**Excerpt:**
Issue № 58

Our experience of time

Sometimes I sit in a chair on the patio in the afternoon sun. If I’m just the right combination of tired, relaxed, and comfortable, and if the wind, sun, temperature, and soundscape are just so, I can drift into a trance. Time passes. After which, I have no clear sense of whether it was a moment, or ten minutes. It doesn’t seem that time had stopped, rather it feels like time had ceased to affect me. Did I breath? Did I move? Did I even think in that time?

It’s not only that our experiences of space are different. Our experiences of time are likely different, too. We think about the passage of time through our terrestrial experience of unidirectional motion through space – our metaphors of time are almost all grounded in the way our bodies move forward through the environment. Given this fact, how would an octopus, who can easily see and move in all directions, conceptualise time?

~ David Borkenhagen from,

Sometimes I find things on the Internet and there’s a clear takeaway for me, or a clear new-to-me idea or connection. This isn’t one of those times. Instead, I dipped into this article one day, came out the other end aware that it had to be included in a post.

**Information:**
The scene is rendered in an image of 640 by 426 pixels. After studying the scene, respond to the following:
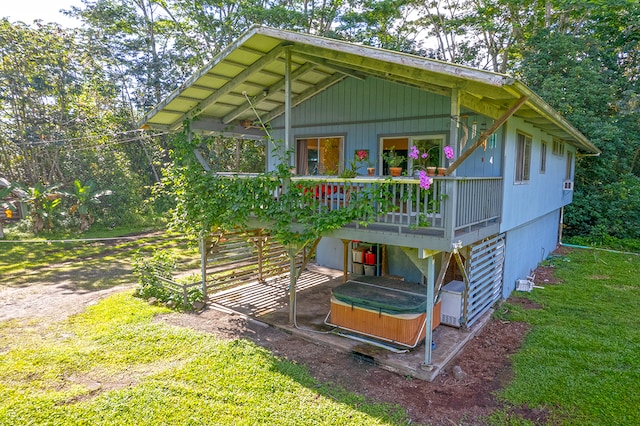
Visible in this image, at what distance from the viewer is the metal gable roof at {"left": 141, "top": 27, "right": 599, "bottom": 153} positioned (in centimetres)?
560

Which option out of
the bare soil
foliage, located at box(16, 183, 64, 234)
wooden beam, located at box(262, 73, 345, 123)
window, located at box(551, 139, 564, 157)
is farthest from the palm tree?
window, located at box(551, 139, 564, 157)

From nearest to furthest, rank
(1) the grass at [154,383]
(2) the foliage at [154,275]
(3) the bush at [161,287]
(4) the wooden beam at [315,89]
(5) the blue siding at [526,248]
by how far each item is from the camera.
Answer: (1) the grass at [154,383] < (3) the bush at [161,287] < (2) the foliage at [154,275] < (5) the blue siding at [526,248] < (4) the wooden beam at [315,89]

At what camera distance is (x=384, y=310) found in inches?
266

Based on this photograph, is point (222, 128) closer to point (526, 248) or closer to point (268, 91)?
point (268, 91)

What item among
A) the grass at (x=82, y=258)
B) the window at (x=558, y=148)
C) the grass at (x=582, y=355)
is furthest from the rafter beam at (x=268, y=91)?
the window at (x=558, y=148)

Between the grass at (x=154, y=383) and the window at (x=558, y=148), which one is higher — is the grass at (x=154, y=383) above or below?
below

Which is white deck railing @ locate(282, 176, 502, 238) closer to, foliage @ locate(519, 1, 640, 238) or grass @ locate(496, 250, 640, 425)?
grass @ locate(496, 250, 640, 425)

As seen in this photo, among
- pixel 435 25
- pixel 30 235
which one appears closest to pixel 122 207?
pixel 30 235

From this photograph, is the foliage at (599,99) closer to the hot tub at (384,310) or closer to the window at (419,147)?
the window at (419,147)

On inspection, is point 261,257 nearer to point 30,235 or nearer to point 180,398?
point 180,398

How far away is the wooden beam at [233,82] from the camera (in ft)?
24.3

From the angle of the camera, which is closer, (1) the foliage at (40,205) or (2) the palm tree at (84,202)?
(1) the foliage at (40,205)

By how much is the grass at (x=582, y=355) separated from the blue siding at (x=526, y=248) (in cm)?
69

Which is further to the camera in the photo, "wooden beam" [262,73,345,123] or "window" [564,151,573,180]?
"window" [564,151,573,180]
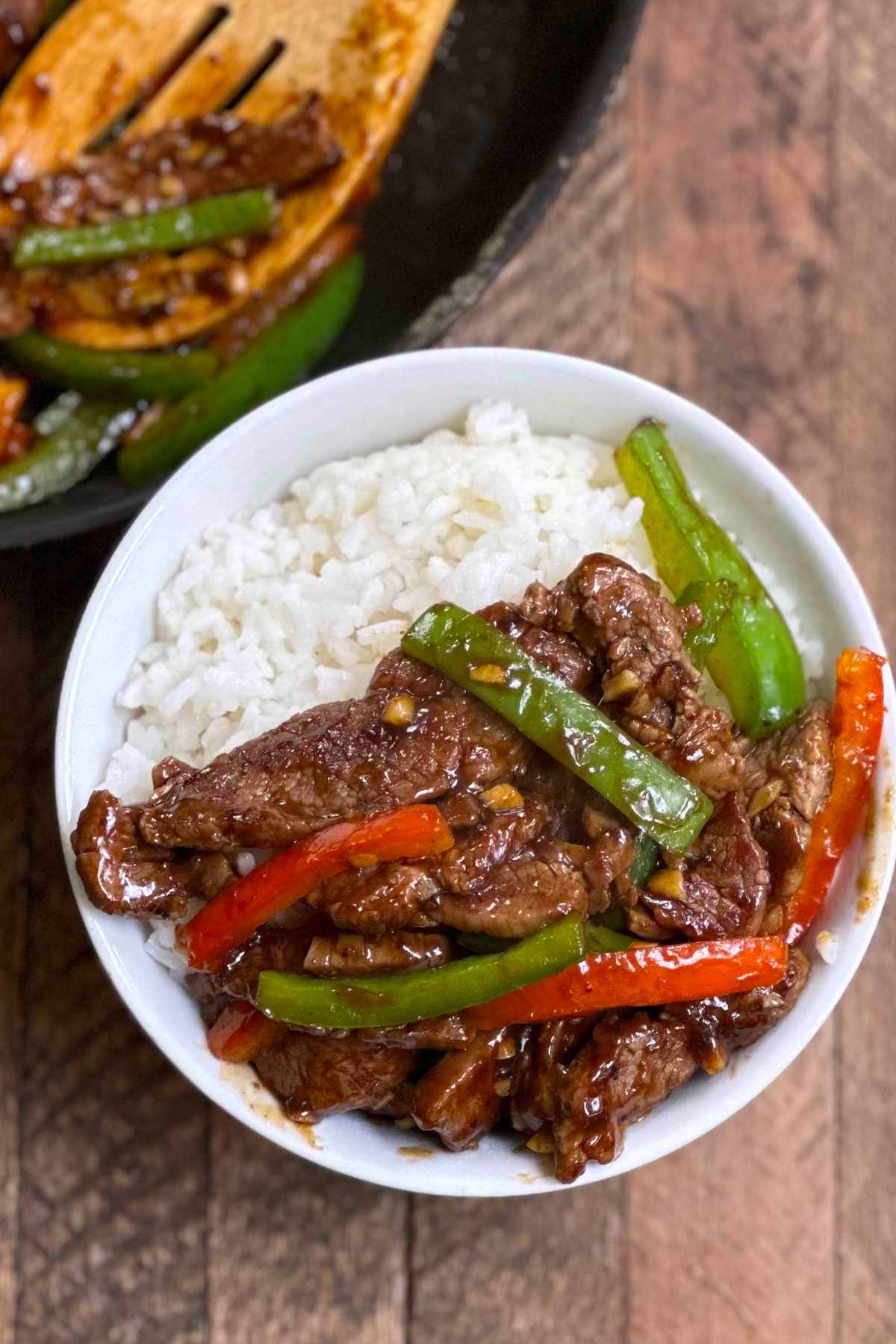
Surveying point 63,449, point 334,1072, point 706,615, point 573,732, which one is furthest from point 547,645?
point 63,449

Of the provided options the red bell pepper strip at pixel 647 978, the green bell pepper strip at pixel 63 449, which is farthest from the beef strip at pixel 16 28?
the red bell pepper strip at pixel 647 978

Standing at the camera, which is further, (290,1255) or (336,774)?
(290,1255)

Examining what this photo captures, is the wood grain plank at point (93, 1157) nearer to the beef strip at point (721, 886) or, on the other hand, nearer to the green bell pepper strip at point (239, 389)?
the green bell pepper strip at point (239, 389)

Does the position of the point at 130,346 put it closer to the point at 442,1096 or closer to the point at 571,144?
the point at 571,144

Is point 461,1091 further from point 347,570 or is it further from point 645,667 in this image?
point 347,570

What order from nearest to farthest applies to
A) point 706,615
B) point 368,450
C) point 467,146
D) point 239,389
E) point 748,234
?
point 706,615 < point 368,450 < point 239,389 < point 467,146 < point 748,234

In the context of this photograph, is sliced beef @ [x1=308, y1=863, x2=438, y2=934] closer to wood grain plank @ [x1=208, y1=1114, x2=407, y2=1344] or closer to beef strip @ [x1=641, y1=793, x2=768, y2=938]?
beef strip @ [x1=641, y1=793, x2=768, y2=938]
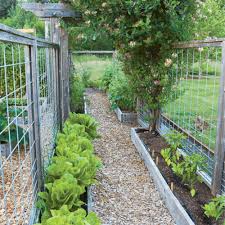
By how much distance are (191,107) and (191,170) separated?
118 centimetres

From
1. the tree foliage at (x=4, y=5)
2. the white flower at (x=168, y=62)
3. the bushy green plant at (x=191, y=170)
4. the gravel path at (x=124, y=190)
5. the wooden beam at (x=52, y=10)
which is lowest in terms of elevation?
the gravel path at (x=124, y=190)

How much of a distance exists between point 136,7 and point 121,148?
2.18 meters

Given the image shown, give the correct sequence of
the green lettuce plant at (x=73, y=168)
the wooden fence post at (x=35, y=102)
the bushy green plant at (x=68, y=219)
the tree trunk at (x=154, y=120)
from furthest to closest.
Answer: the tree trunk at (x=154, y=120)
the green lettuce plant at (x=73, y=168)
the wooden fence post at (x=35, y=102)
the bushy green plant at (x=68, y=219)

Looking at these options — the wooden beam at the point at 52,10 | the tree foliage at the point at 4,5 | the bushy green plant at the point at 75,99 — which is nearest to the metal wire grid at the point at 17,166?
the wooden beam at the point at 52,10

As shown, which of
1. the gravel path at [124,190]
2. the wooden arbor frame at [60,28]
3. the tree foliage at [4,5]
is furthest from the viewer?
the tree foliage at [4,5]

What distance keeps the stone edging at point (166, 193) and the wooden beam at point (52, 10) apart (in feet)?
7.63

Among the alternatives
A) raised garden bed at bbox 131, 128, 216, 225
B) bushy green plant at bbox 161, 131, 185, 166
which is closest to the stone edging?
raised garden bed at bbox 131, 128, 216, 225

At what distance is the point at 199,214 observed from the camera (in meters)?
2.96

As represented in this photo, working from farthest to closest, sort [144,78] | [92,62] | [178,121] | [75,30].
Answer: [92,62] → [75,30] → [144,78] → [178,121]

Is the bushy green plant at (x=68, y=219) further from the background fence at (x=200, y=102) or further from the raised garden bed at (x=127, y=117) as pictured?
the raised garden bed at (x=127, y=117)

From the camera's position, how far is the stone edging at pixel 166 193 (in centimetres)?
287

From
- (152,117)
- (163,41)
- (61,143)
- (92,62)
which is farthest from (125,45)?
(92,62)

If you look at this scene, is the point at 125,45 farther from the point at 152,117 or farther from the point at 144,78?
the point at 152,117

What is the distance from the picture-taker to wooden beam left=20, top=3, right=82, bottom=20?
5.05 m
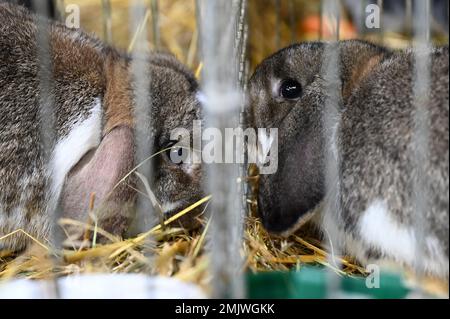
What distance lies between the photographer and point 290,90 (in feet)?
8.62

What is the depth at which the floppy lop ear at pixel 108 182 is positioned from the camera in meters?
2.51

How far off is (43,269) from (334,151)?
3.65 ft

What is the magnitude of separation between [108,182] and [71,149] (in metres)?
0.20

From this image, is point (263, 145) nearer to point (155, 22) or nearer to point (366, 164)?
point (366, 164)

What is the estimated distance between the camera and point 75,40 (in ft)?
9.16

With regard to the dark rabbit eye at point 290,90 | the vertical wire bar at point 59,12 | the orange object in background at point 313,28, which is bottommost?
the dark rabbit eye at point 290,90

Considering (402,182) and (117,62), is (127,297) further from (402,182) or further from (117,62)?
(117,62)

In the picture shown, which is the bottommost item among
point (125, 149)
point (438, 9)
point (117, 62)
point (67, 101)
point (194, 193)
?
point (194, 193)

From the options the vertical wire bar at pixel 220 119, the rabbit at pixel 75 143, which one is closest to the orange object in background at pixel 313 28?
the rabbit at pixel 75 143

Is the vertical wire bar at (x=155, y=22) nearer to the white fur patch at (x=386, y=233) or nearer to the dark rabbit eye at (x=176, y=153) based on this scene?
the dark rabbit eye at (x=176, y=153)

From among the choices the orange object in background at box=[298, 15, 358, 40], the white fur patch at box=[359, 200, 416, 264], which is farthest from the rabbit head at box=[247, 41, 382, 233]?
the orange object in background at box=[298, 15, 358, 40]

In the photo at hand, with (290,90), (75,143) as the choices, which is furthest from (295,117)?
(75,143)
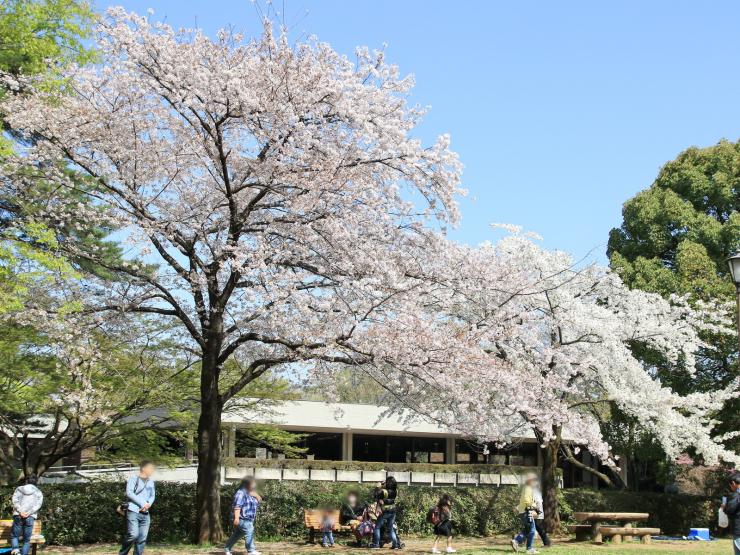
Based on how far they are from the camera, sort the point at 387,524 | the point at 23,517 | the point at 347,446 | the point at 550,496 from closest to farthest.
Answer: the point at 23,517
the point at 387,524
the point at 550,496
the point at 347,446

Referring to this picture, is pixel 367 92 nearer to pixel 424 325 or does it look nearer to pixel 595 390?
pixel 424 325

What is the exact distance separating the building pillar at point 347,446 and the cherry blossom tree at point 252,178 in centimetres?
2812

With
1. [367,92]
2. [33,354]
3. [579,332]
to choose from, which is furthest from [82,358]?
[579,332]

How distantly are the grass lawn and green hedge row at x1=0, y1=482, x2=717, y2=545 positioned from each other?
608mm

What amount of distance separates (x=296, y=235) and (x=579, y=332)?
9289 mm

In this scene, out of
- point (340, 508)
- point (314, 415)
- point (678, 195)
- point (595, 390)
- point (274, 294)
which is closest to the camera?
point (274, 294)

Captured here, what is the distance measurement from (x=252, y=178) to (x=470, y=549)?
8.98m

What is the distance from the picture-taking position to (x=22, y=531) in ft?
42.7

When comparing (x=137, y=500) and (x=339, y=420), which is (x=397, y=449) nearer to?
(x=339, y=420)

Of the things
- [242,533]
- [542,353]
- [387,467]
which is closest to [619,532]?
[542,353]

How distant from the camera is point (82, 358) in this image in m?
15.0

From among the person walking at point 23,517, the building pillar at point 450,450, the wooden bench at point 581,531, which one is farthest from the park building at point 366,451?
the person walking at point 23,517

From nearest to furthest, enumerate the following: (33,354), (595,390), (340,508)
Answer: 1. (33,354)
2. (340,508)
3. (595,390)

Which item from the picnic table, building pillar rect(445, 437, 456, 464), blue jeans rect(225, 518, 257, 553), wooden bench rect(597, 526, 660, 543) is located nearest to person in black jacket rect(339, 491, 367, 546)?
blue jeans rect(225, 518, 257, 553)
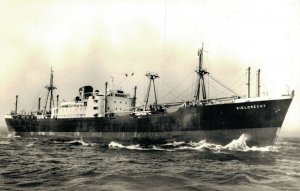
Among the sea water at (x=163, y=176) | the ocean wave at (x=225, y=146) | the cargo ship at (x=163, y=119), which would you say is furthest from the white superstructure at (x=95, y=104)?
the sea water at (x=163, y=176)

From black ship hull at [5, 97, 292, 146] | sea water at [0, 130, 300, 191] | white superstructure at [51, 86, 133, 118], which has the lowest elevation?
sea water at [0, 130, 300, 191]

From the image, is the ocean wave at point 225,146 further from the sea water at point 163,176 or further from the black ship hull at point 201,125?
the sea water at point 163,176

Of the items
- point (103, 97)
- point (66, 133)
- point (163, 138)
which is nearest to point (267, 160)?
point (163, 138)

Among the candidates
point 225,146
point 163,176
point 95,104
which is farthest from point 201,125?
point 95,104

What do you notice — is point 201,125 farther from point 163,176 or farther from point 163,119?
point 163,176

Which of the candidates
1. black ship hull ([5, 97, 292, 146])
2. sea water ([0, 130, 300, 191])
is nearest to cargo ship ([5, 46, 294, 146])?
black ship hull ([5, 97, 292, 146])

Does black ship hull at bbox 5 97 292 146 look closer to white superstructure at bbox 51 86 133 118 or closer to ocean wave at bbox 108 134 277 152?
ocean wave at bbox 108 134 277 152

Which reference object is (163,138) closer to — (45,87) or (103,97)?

**Your instructions:** In the text on our experience of time, which animal is raised as one that can easily see and move in all directions?

**Output of the task:** An octopus.